- ÉNONCÉ A
Indiquez combien de lignes du listing contiennent le mot "tree", en respectant la casse, et ne donnez que ce nombre.

On le voit ici, la notion d’immigrés déborde sur les DOM-TOM ! Et la pratique tend à réduire la part consacrée aux immigrés quelle que soit leur origine géographique ou institutionnelle.

Dans le mouvement d’accroissement des impayés qui grève lourdement les Offices comme les Sociétés anonymes, ils ne figurent cependant pas, ou très peu. Les impayés sont le fait de nationaux. Des études récentes l’attestent, et l’on a pu écrire que de ne pas payer son loyer est un signe d’intégration ! Les immigrés écartés des logements sociaux ne le sont donc pas pour ce motif. En revanche, les arguments opposés à leur admission sont liés aux phénomènes de concentration, et aux troubles qu’ils entraînent : problèmes de voisinage, dévalorisation des ensembles, sans compter l’inutilité électorale de leur présence.

L’aide personnalisée au logement (APL)

Nous n’entrerons pas ici dans l’analyse des conséquences et de la gestion de l’A.P.L., largement automatique dès lors que des familles sont admises dans des logements ayant fait l’objet de conventionnement. Si elle est actuellement fragilisée, du fait de son coût, et de ses effets secondaires – concentration de cas difficiles dans certains programmes, risque d’impayés lors des variations de l’A.P.L. dues à l’évolution de la situation familiale –, elle demeure l’un des mécanismes les plus efficaces pour le logement des familles à faibles revenus, immigrés inclus.

En revanche, les effets secondaires de la concentration de familles à forte A.P.L. dans des programmes importants entraînent actuellement un revirement de la politique des entreprises et des constructeurs : tentatives pour « vider » peu à peu ces programmes, par départ volontaire des plus hauts revenus, regroupements et démolitions des bâtiments libérés, et arrêt total de l’admission de nouvelles familles étrangères. Le taux d’immigrés déjà logés pouvant dépasser 25 %, l’état des bâtiments laissés sans entretien pour favoriser des réhabilitations lourdes ou des démolitions, renforce le mouvement de vacance par refus de la part des nouveaux candidats des logements qui leur sont encore proposés dans ces programmes. C’est ainsi que démolition de logements sociaux et forte demande de logements de la part de populations salariées immigrées peuvent coexister dans la même agglomération.

L’objectif est d’éviter les effets de ghettos et de poches de sous-emploi dommageables pour tous ; mais le premier effet est le renvoi des salariés immigrés et de leurs familles vers des logements privés, le plus souvent précaires, exigus, et insalubres.

- DONNÉES À EXPLOITER
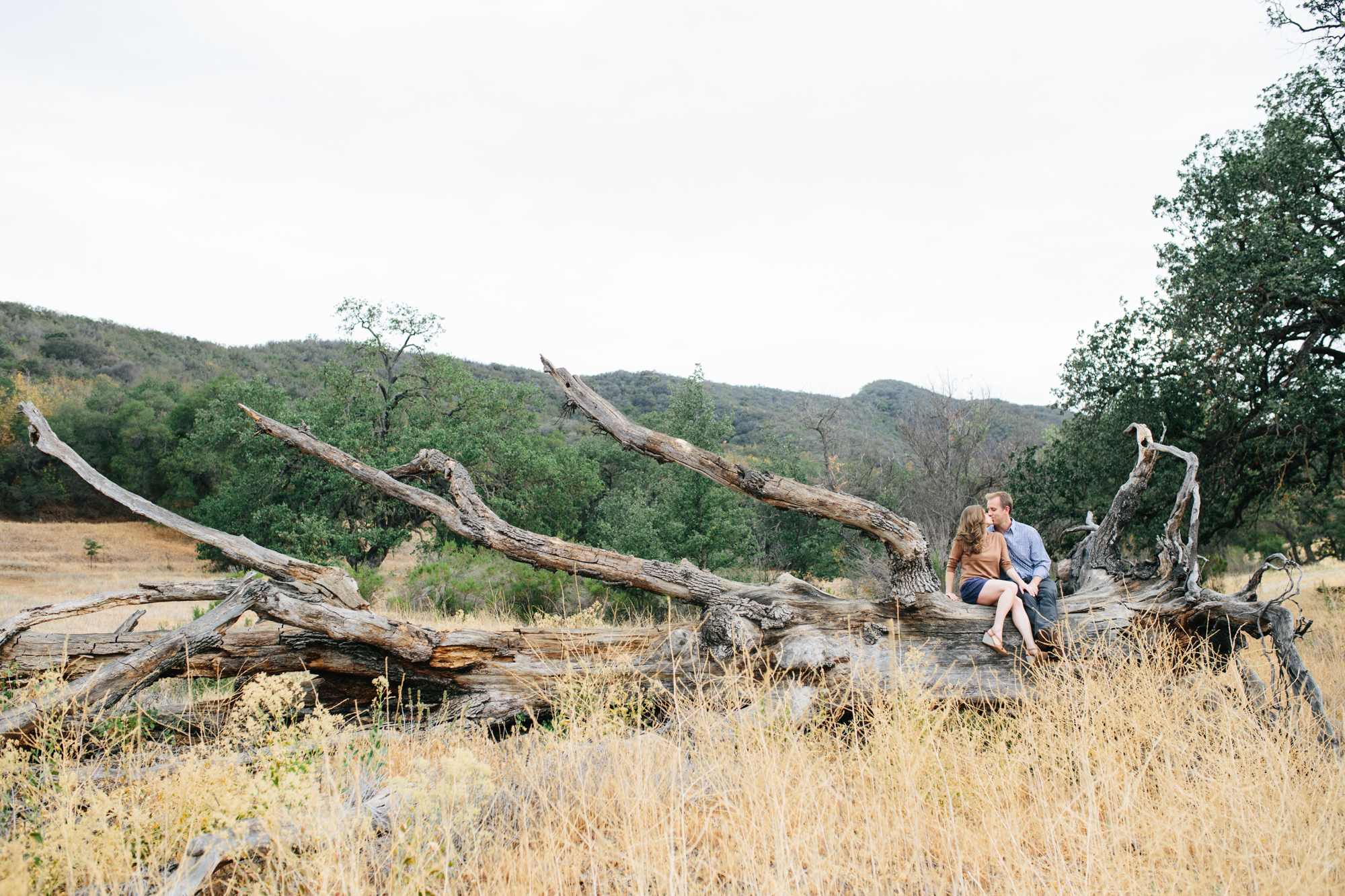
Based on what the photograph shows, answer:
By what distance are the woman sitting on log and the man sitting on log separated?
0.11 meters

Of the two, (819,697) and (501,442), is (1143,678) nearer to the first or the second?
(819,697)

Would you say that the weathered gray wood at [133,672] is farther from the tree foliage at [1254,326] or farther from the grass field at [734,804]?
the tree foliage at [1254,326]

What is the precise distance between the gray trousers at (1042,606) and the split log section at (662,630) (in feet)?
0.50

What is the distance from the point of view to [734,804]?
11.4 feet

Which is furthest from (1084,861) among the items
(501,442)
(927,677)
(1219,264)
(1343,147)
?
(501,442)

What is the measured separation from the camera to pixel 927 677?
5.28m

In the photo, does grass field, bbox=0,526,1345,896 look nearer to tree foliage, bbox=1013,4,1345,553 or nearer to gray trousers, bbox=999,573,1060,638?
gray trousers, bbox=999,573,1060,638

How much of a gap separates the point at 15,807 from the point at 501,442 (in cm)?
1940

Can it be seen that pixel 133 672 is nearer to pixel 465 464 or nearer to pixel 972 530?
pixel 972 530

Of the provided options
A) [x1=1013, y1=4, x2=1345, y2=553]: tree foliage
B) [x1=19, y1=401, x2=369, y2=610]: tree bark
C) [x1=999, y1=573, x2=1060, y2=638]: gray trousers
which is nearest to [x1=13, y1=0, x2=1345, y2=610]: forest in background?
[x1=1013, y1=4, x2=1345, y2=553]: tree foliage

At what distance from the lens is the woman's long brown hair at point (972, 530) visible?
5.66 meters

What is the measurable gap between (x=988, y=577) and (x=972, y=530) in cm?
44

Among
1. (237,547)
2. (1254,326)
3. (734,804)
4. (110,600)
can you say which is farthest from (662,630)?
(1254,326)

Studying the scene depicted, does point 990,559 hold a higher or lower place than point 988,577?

- ÉNONCÉ B
Rédigez la suite du texte sur le logement des immigrés, en reprenant après sa dernière phrase.

- RÉPONSE A
6

- RÉPONSE B
Si ceci est vrai pour les familles comprenant un ou deux membres salariés, cela se vérifie davantage encore pour les jeunes, les chômeurs ou tous ceux qui cumulent un handicap personnel avec leur qualité d’étranger.

Le 1 % patronal

L’ensemble de ce qui représente aujourd’hui le 1 % logement a été constitué par ajouts successifs. Il provient d’initiatives patronales : des industriels du Nord avaient consacré 1 % de la masse salariale au logement de leurs salariés. Cette mesure a été généralisée mais, à la demande des syndicats, une règle interdit de lier l’emploi et le logement ainsi accordé. Les entreprises continuent à gérer leur fonds de « 1 % » par le versement d’une somme qui est collectée par un organisme ad hoc, le plus souvent un CIL (Collecteur interprofessionnel du Logement). Les CIL peuvent faire des prêts à des individus, ou reverser les sommes collectées à des organismes HLM contre la réservation de logements destinés aux salariés de l’entreprise.

Toutefois, une fois le salarié accepté, celui-ci peut quitter l’entreprise, il garde le logement. Les logements peuvent être proposés aux entreprises soit avec « droit de suite » (si le salarié le quitte, il revient à l’entreprise pour un autre de ses salariés) pour une durée de 20 ou 34 ans, soit en désignation unique.

Déjà réduite de 1 % à 0,9 %, la participation employeur est calculée, depuis la loi de finances de 1986, sur la base de 0,77 % de la masse salariale. Mais les masses salariales gérées par les organismes collecteurs se composent à la fois des versements annuels des entreprises et des remboursements d’emprunts antérieurement consentis. La contribution de ce fonds à la construction ou l’amélioration du logement social est aujourd’hui évaluée à environ 14 milliards de francs.

Le 0,1 % immigrés

Une contribution spéciale (actuellement 0,085 % de la masse salariale, soit 1/9e du 1 %) a été soustraite au versement patronal pour répondre aux besoins spécifiques de logement des migrants.

Gérée de façon distincte à la préfecture, elle devrait permettre la construction ou la réhabilitation de logements. Son utilisation a été variable : rénovation d’hôtels meublés accueillant des immigrés, construction ou achat d’immeubles pour accueillir des familles « difficiles », et parfois gel pur et simple des sommes affectées.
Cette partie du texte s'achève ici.